BUT. We still haven't resolved the Nymeria thing, so I wonder if Arya might be forced to leave Winterfell, perhaps chased, and her wolf and its pack intercede on her behalf. I doubt this; but, who knows?

All it takes is for Bran to casually mention, during a charged assembly, that Littlefinger shoved Lysa Arryn out the Moon Door–and that Sansa was there. Poor little Robin snaps, the lords of the Vale snap, and that's it for Sansa's ambitions and Littlefinger's life. Littlefinger might escape momentarily until Arya runs him through.

Here's my long shot prediction, and it's funky, probably too ridiculous to be mentioned...but something I might do were I in charge of the show. Sansa becomes the Night Queen.  Yep. I think that the foreshadowing of Sansa's long-held, long-cherished desire to be a queen next to a king, mentioned in this episode and pretty much her singular desire in the earlier seasons, could act as foreshadowing if the producers wanted to go there.  Night King breaks through the wall w/ the dragon, and somehow Sansa falls victim to him. 
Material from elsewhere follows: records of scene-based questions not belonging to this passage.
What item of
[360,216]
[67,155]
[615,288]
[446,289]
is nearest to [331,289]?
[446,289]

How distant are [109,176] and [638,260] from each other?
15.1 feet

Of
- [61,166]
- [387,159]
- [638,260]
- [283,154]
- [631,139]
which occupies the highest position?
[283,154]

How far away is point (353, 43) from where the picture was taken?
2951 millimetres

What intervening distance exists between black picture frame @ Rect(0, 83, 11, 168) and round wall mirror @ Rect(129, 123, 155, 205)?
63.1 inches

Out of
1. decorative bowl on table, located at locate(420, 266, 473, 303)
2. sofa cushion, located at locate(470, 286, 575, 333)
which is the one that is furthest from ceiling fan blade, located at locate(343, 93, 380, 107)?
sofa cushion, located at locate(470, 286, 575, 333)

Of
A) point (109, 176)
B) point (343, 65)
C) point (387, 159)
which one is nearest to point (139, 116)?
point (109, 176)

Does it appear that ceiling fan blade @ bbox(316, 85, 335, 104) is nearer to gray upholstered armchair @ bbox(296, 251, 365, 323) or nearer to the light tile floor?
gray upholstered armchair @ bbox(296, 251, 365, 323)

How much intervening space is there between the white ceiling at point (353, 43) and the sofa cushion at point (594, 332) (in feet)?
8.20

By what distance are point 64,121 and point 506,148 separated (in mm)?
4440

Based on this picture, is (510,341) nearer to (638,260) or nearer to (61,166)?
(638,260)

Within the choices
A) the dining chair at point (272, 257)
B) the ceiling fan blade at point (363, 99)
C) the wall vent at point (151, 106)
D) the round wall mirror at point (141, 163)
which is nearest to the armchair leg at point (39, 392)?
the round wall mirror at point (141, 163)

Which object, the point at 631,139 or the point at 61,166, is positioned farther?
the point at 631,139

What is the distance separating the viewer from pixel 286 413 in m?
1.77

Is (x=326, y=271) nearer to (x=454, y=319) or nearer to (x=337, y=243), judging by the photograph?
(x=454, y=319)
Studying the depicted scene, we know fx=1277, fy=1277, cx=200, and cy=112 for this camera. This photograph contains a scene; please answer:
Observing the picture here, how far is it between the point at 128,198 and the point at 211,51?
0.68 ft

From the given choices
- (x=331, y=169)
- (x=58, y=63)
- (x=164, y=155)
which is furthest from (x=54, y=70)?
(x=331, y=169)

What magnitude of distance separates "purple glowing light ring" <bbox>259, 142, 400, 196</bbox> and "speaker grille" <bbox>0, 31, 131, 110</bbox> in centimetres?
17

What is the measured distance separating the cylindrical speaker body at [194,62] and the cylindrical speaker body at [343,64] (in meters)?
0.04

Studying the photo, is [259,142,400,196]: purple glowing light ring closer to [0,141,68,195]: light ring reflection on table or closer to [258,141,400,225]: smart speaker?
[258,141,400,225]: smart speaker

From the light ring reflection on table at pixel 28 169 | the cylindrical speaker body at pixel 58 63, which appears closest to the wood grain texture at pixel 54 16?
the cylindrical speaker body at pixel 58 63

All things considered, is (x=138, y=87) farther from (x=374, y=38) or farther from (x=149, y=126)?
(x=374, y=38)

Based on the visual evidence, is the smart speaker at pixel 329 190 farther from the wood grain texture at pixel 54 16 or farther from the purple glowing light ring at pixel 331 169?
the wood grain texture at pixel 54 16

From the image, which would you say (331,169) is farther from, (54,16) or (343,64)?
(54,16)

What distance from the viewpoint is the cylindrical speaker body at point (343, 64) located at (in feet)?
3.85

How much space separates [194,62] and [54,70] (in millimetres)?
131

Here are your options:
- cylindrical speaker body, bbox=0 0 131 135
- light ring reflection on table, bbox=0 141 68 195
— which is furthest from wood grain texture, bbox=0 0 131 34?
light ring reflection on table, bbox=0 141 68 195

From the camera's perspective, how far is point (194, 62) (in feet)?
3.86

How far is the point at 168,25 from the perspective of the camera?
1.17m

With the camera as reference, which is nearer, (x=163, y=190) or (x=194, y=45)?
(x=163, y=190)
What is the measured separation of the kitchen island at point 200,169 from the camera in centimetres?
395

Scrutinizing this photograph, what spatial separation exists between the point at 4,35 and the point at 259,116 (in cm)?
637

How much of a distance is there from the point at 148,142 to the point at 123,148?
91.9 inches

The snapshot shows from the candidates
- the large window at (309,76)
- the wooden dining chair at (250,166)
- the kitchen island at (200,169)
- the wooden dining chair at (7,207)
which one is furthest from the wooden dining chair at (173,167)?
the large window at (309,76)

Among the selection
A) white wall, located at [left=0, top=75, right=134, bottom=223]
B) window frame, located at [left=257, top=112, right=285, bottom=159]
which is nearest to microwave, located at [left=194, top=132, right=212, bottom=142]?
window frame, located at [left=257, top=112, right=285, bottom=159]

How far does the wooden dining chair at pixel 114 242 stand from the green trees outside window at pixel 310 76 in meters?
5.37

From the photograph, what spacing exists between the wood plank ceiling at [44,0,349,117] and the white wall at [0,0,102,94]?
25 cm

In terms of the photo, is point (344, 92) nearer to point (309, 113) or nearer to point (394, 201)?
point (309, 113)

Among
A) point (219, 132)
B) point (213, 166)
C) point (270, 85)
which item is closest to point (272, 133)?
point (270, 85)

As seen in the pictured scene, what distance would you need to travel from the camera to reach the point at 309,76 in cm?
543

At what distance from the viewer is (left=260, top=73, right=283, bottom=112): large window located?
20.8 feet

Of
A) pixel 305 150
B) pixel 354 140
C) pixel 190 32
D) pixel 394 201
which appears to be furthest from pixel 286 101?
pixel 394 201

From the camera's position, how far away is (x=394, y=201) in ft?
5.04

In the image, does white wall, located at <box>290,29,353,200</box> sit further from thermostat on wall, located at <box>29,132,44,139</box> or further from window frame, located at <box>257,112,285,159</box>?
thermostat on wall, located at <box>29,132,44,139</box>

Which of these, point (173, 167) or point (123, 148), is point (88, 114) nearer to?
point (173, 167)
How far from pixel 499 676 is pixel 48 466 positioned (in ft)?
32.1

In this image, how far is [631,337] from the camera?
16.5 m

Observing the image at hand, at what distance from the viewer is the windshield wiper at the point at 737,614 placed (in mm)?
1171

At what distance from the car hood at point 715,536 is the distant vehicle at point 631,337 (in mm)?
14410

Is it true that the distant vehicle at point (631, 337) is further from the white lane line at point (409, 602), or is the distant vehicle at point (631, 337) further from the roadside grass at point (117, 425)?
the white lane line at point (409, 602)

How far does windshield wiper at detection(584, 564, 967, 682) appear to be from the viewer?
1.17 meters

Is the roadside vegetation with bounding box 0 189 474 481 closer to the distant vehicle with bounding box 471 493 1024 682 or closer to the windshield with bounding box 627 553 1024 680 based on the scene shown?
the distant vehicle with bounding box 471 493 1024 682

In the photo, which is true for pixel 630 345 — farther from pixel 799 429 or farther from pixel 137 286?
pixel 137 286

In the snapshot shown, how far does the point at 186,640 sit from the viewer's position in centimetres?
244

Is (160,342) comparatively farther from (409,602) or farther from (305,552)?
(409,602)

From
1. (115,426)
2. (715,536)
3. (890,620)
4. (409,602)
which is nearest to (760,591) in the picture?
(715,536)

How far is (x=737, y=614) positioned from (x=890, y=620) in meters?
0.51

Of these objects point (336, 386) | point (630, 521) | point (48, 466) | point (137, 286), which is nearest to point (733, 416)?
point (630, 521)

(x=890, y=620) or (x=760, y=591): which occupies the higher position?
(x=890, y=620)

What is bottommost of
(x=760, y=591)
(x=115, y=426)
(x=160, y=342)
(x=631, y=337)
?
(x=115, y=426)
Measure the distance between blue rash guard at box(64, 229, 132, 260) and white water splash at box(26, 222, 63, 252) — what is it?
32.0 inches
Maybe she is chased out by Arya/Bran/Vale/Whatever, and that's how she ends up in the Night King's path. Or maybe she chases Arya and Bran out, and the Night King attacks Winterfell.

For me, this would bring Sansa's perpetual foolishness to an end. She's more focused on Cersei, seems to have little problem contemplating betraying Jon and taking Winterfell for herself–all justified through rationalization, and all this could leave her utterly surprised by the appearance of the Night King. Heck, he could just ride in on his dragon and take her then.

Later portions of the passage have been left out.